Des violences particulièrement «préoccupantes» se poursuivent dans le centre de la République démocratique du Congo, où les corps de deux experts de l’ONU ont été retrouvés mardi 28 mars, juste après l’annonce par le gouvernement du massacre de 39 policiers par des rebelles.

Lire aussi: La police congolaise accuse des rebelles d’avoir massacré 39 agents

Les deux experts, l’Américain Michael Sharp et la Suédoise Zaida Catalan, avaient été enlevés le 12 mars en même temps que leurs quatre accompagnateurs congolais dans la province du Kasaï-central, secouée par la rébellion de Kamwina Nsapu, chef traditionnel tué en août 2016 lors d’une opération militaire, après s’être révolté contre les autorités de Kinshasa.

Le porte-parole du gouvernement, Lambert Mende, a précisé que «la femme a été décapitée et le corps de l’homme est entier».

Antonio Guterres demande justice

Michael Sharp et Zaida Catalan «ont perdu leur vie en essayant de comprendre les causes du conflit et de l’insécurité en RDC, afin d’aider à ramener la paix à ce pays», a déclaré le secrétaire général de l’ONU, Antonio Guterres, dans un communiqué.

«Je fais confiance aux autorités congolaises pour qu’elles conduisent une enquête complète sur cet incident. Les Nations unies mèneront aussi une enquête. En cas d’actes criminels, les Nations unies feront tout leur possible pour assurer que justice soit faite», a-t-il ajouté.

Lundi, la police nationale congolaise (PNC) a accusé des rebelles d’avoir massacré 39 de ses agents au Kasaï qui seraient tombés vendredi dans une «embuscade» tendue par des miliciens Kamwina Nsapu à Kamuesha (Kasaï), alors qu’ils circulaient à bord de camions de transport de troupes.

Un vote important jeudi

Ces accusations surviennent avant le vote, prévu mercredi mais repoussé à jeudi ou à vendredi, de l’ONU sur le renouvellement du mandat de sa mission de maintien de la paix en RDC, la Monusco, alors que la situation du pays, en proie à une crise politique, sécuritaire, économique et sociale, inquiète grandement.

La Monusco est la plus importante des missions de maintien de la paix des Nations unies avec quelque 19 000 soldats, policiers et observateurs militaires dans l’Est du pays et à Kinshasa. Dans la région du Kasaï, l’ONU ne disposait d’aucune force jusqu’au déploiement récent d’une centaine de Casques bleus à Kananga et dans ses environs.
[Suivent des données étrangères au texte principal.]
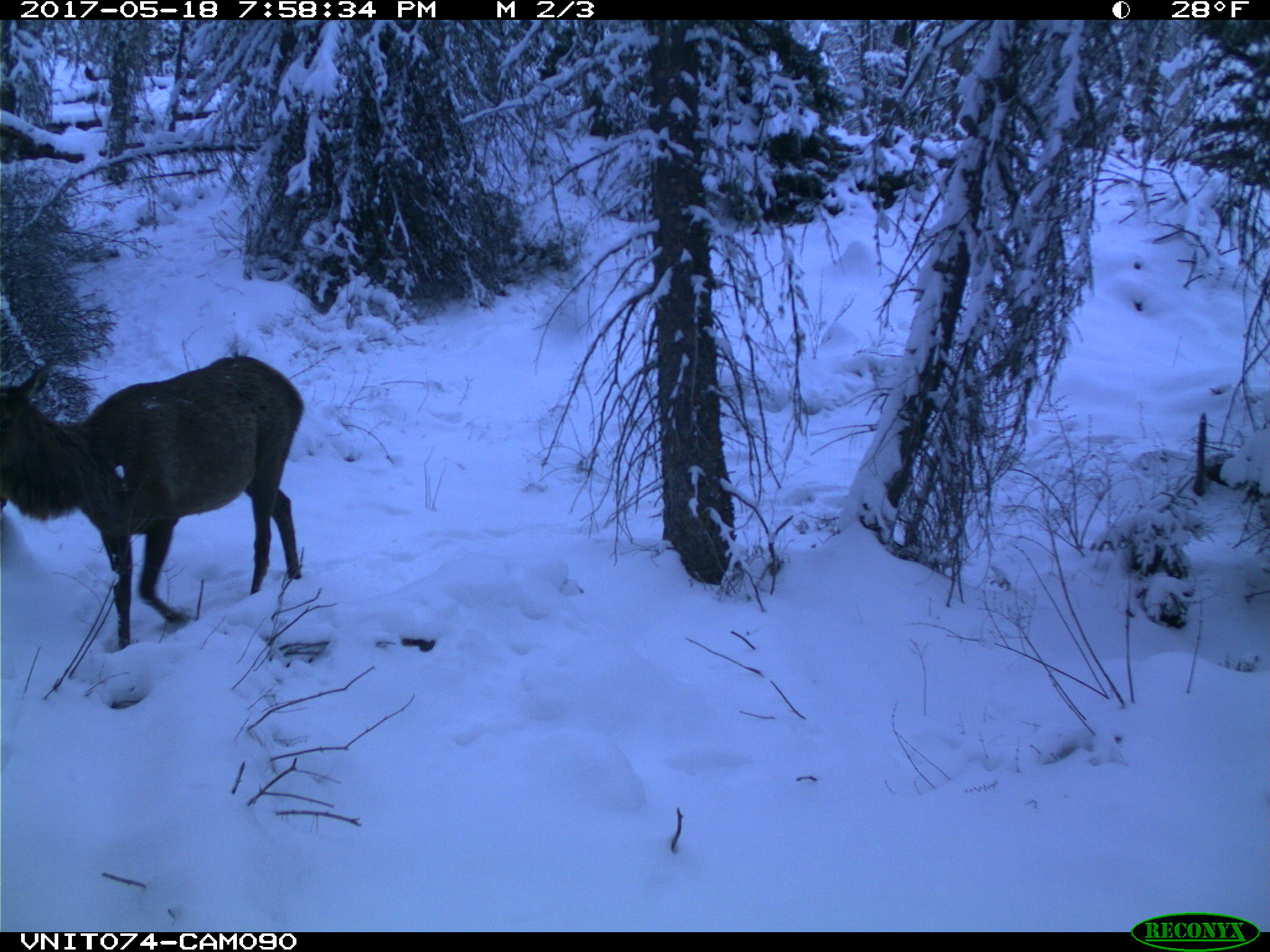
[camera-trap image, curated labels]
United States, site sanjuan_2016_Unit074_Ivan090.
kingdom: Animalia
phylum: Chordata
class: Mammalia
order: Artiodactyla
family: Cervidae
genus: Cervus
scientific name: Cervus elaphus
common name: red deer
Cervus elaphus (red deer).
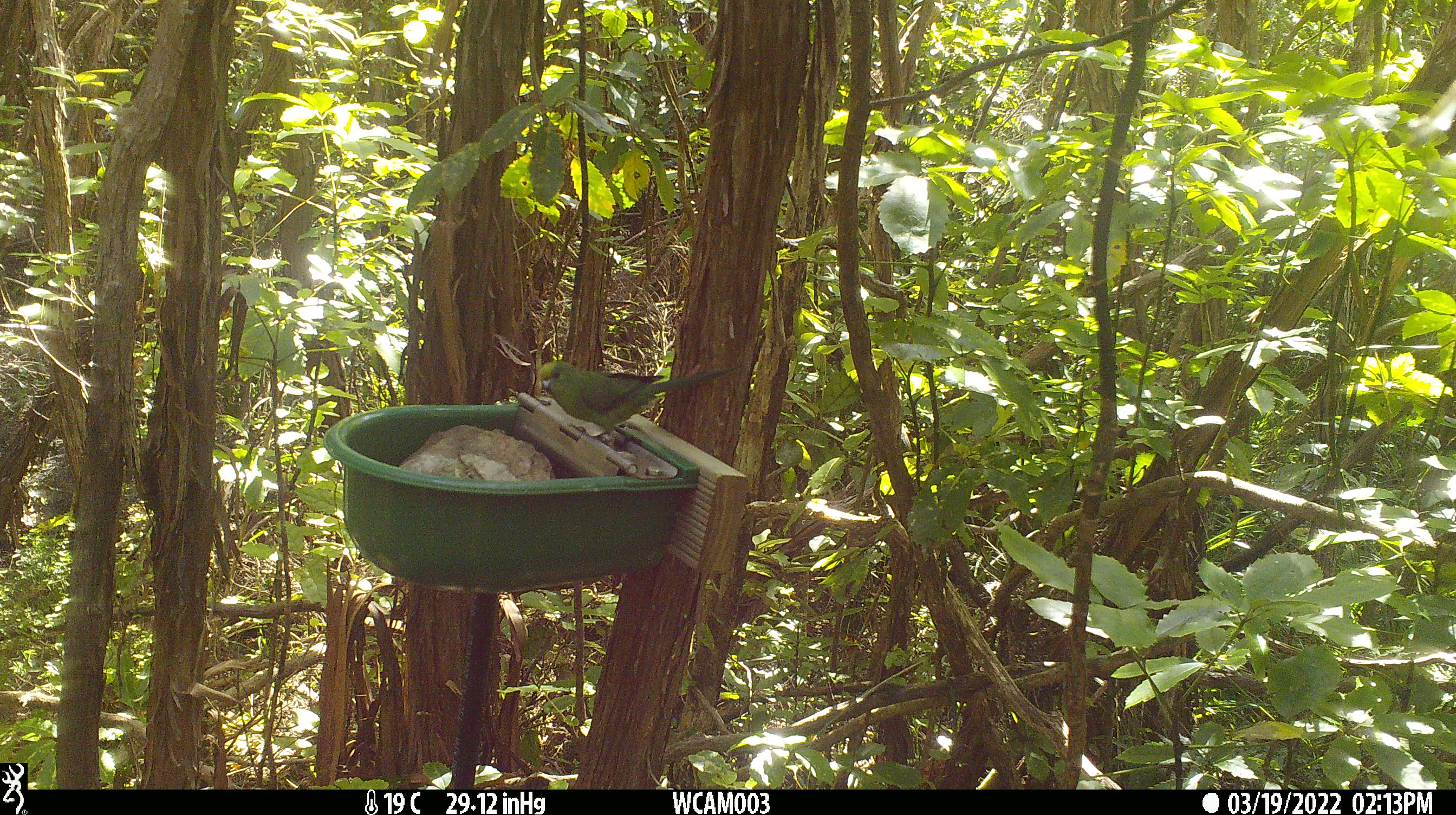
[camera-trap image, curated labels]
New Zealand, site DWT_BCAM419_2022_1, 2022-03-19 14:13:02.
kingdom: Animalia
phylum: Chordata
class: Aves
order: Psittaciformes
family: Psittaculidae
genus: Cyanoramphus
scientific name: Cyanoramphus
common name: parakeet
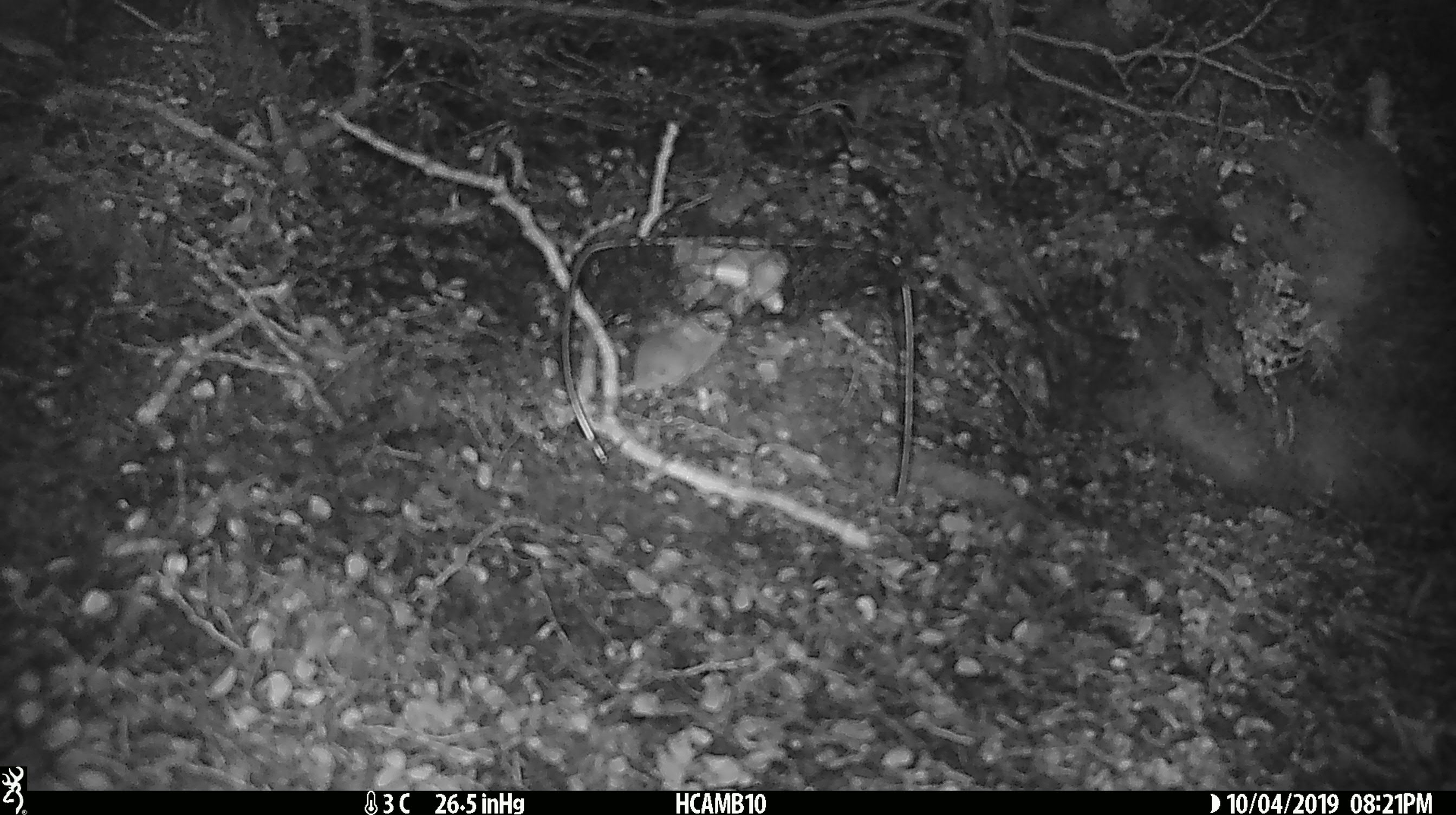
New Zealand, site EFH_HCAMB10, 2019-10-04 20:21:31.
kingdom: Animalia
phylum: Chordata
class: Mammalia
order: Rodentia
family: Muridae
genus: Mus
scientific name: Mus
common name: mouse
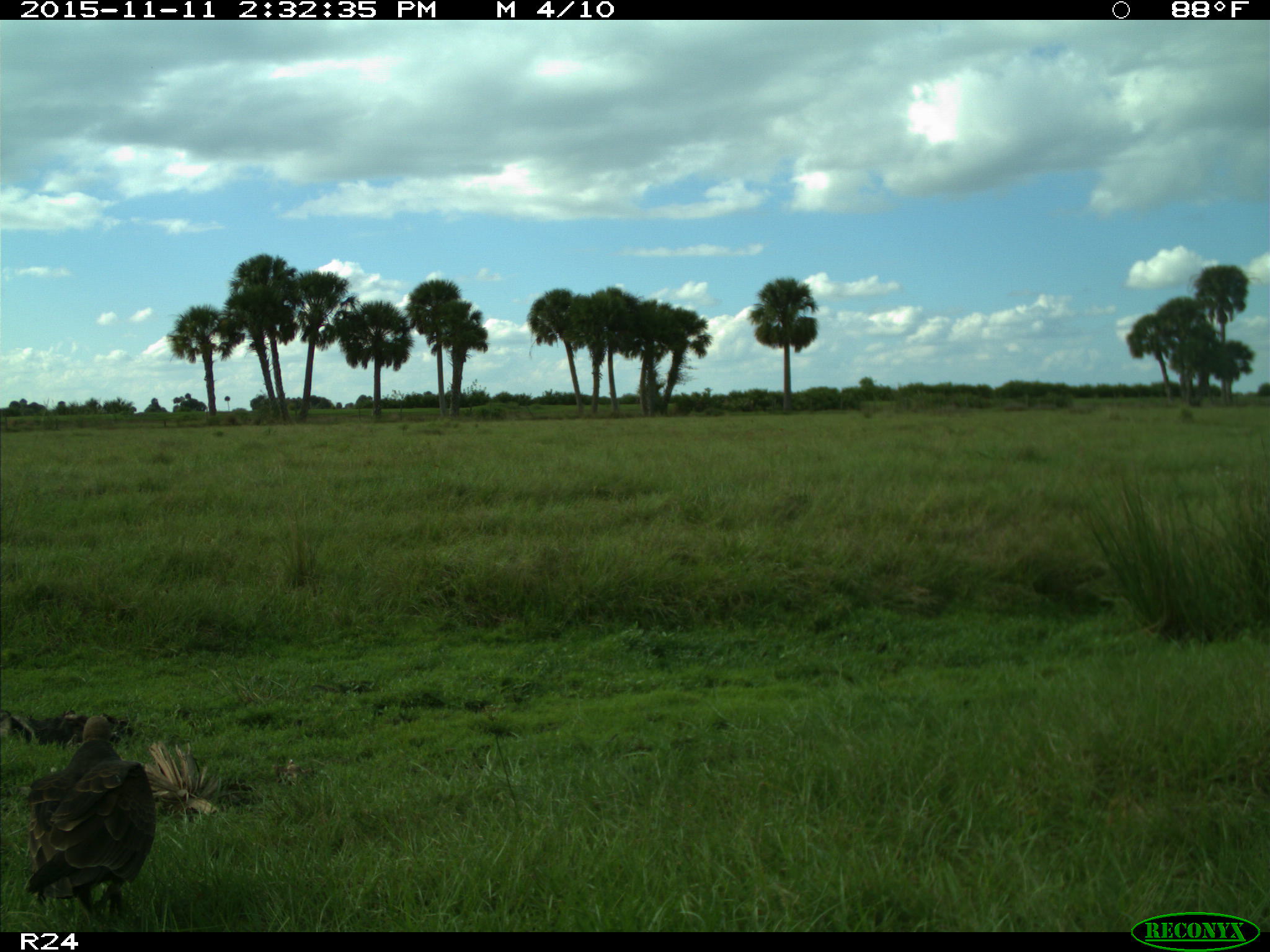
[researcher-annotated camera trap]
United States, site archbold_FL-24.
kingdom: Animalia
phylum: Chordata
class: Aves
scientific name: Aves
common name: birds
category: unidentified bird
La rébellion Kamwina Nsapu a été accusée par l’ONU de recruter des enfants et d’avoir commis de nombreuses atrocités. En face, les forces de l’ordre se voient régulièrement reprocher par les Nations unies de faire un usage disproportionné de la force contre des miliciens armés essentiellement de bâtons et de lance-pierres.

La communauté internationale s’inquiète

Mardi, l’Union européenne, l’Union africaine, les Nations unies et l’Organisation internationale de la Francophonie ont exprimé leur «profonde préoccupation» quant à «la grave situation» au Kasaï.

Elles demandent, au niveau national, la nomination d’un «premier ministre issu de l’opposition» en application de l’accord de transition conclu le 31 décembre 2016 censé conduire à la tenue d’élections prévues à la fin de cette année.

Cet accord de la Saint-Sylvestre prévoit le maintien au pouvoir du président Joseph Kabila jusqu’à l’entrée en fonction d’un successeur et la formation d’un gouvernement élargi dirigé par un membre de l’opposition.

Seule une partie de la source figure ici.